Neighbourhoods of Care

During the Fearless Cities South Yorkshire Summit hundreds of people met to consider how we can transform care.

Where we take care of ourselves, each other and the planet

Authors: Ruth Hannan and Simon Duffy

Over the 2-3rd November at the Fearless Cities South Yorkshire Summit, in Sheffield, Citizen Network and Care Full, facilitated a two day event to explore how to create neighbourhoods of care. We heard from an array of brilliant speakers, people working on important elements of the future we want and need, and we also worked together to identify a framework that could helpfully guide our shared work.

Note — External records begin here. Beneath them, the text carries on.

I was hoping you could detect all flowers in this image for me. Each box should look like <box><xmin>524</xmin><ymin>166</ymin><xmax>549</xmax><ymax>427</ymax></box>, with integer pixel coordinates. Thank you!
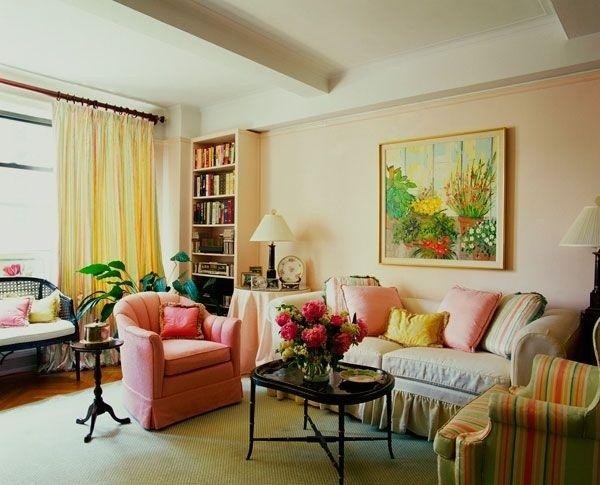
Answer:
<box><xmin>409</xmin><ymin>161</ymin><xmax>497</xmax><ymax>260</ymax></box>
<box><xmin>270</xmin><ymin>299</ymin><xmax>370</xmax><ymax>391</ymax></box>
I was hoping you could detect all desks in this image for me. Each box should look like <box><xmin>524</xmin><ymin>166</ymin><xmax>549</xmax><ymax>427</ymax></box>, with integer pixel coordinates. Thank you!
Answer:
<box><xmin>230</xmin><ymin>285</ymin><xmax>312</xmax><ymax>378</ymax></box>
<box><xmin>69</xmin><ymin>337</ymin><xmax>132</xmax><ymax>445</ymax></box>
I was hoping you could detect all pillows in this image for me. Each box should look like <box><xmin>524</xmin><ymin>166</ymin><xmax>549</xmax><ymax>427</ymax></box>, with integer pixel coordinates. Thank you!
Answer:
<box><xmin>0</xmin><ymin>295</ymin><xmax>36</xmax><ymax>328</ymax></box>
<box><xmin>157</xmin><ymin>301</ymin><xmax>206</xmax><ymax>342</ymax></box>
<box><xmin>28</xmin><ymin>289</ymin><xmax>62</xmax><ymax>325</ymax></box>
<box><xmin>324</xmin><ymin>275</ymin><xmax>550</xmax><ymax>361</ymax></box>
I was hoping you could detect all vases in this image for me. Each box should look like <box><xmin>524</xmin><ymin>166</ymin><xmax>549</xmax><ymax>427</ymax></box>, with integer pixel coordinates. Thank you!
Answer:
<box><xmin>301</xmin><ymin>366</ymin><xmax>332</xmax><ymax>391</ymax></box>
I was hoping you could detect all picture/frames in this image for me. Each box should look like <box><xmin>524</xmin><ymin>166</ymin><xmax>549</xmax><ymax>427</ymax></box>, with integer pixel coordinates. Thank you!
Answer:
<box><xmin>240</xmin><ymin>271</ymin><xmax>262</xmax><ymax>290</ymax></box>
<box><xmin>249</xmin><ymin>266</ymin><xmax>263</xmax><ymax>275</ymax></box>
<box><xmin>377</xmin><ymin>125</ymin><xmax>510</xmax><ymax>271</ymax></box>
<box><xmin>250</xmin><ymin>275</ymin><xmax>267</xmax><ymax>290</ymax></box>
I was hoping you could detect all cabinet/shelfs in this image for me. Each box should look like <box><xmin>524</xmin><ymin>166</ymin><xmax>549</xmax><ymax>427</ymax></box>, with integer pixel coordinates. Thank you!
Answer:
<box><xmin>187</xmin><ymin>128</ymin><xmax>263</xmax><ymax>289</ymax></box>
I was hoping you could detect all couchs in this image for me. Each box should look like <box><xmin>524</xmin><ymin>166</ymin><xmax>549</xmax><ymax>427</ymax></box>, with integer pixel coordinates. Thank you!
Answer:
<box><xmin>111</xmin><ymin>291</ymin><xmax>245</xmax><ymax>432</ymax></box>
<box><xmin>0</xmin><ymin>276</ymin><xmax>82</xmax><ymax>370</ymax></box>
<box><xmin>264</xmin><ymin>274</ymin><xmax>585</xmax><ymax>444</ymax></box>
<box><xmin>430</xmin><ymin>352</ymin><xmax>599</xmax><ymax>485</ymax></box>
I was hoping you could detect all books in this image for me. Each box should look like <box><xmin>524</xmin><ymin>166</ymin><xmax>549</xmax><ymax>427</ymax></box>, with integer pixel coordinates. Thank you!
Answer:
<box><xmin>190</xmin><ymin>142</ymin><xmax>236</xmax><ymax>278</ymax></box>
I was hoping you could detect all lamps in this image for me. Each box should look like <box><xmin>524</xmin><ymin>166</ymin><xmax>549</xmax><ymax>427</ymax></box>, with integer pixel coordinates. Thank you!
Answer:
<box><xmin>247</xmin><ymin>212</ymin><xmax>298</xmax><ymax>292</ymax></box>
<box><xmin>557</xmin><ymin>204</ymin><xmax>600</xmax><ymax>368</ymax></box>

At the heart of our thinking were two interconnected proposals, which each of us champion, in our own work and lives. We think if we can keep these proposals in mind and organise around them then we can find a better way to tackle many of our problems - not just the ‘crisis in care’ - but the crisis humanity faces today where economic, democratic, environmental and social systems are being undermined and we are increasingly in danger of generating conflict and catastrophic breakdown.

For some time now Simon has been proposing that the only sustainable future is one where we take seriously our own citizenship, and the starting point for our citizenship must be our neighbourhoods. For this reason Simon has started working with groups across South Yorkshire to develop a Neighbourhood Care Strategy. In Simon’s words:

“The modern world has become incredibly centralised and industrialised. We have forgotten that we are citizens and we have forgotten that most of the good things in life are created through the relationships that we build together. Scale matters; when things are not at a human scale relationships break down. We start expecting other people to solve our problems and we drift into isolation and dependence.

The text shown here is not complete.